The FDA Center for Tobacco Products issued a Warning Letter to Ariel Gorelik, identifying that the website https://www.mylevapor.com manufactures and sells Electronic Nicotine Delivery System (ENDS) products. These products are deemed tobacco products under section 201(rr) of the FD&C Act and are subject to FDA jurisdiction.

The primary violation is the marketing of "new tobacco products" without required premarket authorization. A "new tobacco product" is defined as any tobacco product not commercially marketed in the U.S. as of February 15, 2007, or any modified product marketed after this date, requiring a marketing authorization order or substantial equivalence determination.

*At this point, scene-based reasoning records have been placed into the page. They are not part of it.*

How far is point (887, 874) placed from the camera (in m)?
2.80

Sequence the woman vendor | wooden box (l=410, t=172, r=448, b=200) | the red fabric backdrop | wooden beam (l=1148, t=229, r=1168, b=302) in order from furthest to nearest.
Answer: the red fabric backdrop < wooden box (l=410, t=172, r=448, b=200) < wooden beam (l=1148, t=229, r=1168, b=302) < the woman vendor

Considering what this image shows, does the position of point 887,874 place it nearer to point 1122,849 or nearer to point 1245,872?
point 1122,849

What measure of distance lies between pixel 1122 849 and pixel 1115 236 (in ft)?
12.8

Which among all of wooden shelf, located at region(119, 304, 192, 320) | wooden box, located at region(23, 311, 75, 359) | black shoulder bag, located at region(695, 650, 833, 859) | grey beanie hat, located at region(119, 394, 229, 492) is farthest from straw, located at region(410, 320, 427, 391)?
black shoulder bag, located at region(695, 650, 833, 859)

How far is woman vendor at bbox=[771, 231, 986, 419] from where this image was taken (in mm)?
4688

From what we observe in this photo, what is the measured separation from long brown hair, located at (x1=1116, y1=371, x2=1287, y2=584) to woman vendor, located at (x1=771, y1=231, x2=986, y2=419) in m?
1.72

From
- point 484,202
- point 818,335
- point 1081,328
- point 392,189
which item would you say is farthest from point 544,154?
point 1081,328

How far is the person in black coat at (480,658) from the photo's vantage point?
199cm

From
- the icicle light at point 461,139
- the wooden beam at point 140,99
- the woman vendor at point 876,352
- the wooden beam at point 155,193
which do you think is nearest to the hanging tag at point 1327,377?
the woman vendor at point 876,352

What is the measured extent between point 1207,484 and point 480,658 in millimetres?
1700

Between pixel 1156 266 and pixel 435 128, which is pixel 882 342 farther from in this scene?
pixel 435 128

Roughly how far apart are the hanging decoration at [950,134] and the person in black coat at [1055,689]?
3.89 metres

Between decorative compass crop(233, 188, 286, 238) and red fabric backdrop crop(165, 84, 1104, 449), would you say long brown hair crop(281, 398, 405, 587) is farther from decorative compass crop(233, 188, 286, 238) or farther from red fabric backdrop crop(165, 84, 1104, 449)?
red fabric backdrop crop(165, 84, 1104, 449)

The FDA's review found that products such as Mylé Mini – Iced Lychee Disposable Device and Mylé Mini 2 – Cubano Disposable Device, among others, are new tobacco products that lack the necessary FDA marketing authorization. Consequently, these products are deemed adulterated under section 902(6)(A) and misbranded under section 903(a)(6) of the FD&C Act.

The letter requires a written response within 15 working days detailing corrective actions, including discontinuing the sale and distribution of violative products and a plan for future compliance. Failure to comply may result in regulatory action, including detention and refusal of admission for imported products.